Today’s Wall Street Journal posted an editorial about the current debate over student loan interest rates.

Today the Senate voted on student-loan subsidies. The news just reported that an attempt to roll back the interest rate increase has failed a procedural hurdle. One proposal suggests that the interest rate on the loans be tied to the 10-year Treasury rate. The advantage of this idea is that the taxpayers do not have to guarantee the lower rate to borrowers while the cost of the loans to the government goes up.

The Congressional Budget Office recently estimated taxpayer losses on student loans to be $95 billion over the next ten years. Remember that the government takeover of student loans was part of ObamaCare. (see rightwinggranny.com)

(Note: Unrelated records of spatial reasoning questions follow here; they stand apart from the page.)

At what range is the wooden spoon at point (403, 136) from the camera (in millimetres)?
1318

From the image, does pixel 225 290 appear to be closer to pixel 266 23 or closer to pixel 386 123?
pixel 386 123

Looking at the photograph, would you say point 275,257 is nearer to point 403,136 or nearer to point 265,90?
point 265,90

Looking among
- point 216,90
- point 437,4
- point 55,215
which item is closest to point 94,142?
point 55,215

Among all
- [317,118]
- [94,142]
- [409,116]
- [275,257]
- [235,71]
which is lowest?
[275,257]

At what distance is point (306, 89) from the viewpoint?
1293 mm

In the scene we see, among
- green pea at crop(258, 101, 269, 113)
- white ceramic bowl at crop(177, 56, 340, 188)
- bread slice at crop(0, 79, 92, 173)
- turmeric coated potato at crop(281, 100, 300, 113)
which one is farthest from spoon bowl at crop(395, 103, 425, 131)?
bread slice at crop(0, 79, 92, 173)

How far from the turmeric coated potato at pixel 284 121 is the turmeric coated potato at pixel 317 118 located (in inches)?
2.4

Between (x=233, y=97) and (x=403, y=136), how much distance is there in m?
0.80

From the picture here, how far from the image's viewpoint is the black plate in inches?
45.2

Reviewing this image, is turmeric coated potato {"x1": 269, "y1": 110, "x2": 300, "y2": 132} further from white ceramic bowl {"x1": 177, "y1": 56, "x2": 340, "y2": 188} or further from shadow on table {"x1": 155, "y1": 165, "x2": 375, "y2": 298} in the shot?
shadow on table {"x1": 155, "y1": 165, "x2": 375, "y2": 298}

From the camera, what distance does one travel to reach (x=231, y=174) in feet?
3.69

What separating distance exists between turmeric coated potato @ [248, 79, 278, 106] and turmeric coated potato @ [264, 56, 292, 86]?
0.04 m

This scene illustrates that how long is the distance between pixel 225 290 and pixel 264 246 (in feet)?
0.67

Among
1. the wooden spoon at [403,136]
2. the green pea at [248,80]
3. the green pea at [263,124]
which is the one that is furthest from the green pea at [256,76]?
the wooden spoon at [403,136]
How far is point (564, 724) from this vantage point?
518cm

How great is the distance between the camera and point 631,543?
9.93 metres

The article in the Wall Street Journal reports:

Liberals apologize for the price hikes imposed by their friends in the faculty lounge by pretending that universities are starved for revenue. Rep. Frank Pallone (D., N.J.) claimed on MSNBC on Saturday that “the federal government is not making the investment in higher education.” Perhaps he’s forgotten that annual Pell grant spending of $34 billion has roughly doubled in the Obama era, or that Uncle Sugar now originates more than $100 billion in annual loans.

In October 2011, I wrote in rightwinggranny.com:

The article also points out that under the proposed changes, the government would be entirely responsible for college loans. Students would borrow directly from the government and pay the government back. What happens when students default? The taxpayers pick up the tab. Aside from the fact that the benefits to the students of this program are minuscule, we need less government in all aspects of our lives–not more.

In a New York Post article quoted in the above article, John Podhoretz wrote:

One federal study found that between 1982 and 2007, tuition costs rose 432 percent while family income rose only 147 percent.

As taxpayers, we are subsidizing inflationary spending on the part of higher education. There is no incentive to cut costs if you know that the money will keep pouring in and that the government will enable the students to afford the rising tuition. Until parents refuse to pay the rising tuition at some of the prestige schools, we will continue to have this problem.

The Harvard University website reports:

The complete budget at Harvard College (exclusive of transportation) for 2012-2013 is $57,950. Tuition – $37,576; Room and Board – $13,630; College Facilities Fees (for use of library and other University facilities including the Health Services) – $3,290; Minimum for extras (books, clothing, dues, recreation, etc.) – $3,454.

In some parts of America, you can buy a house for that amount.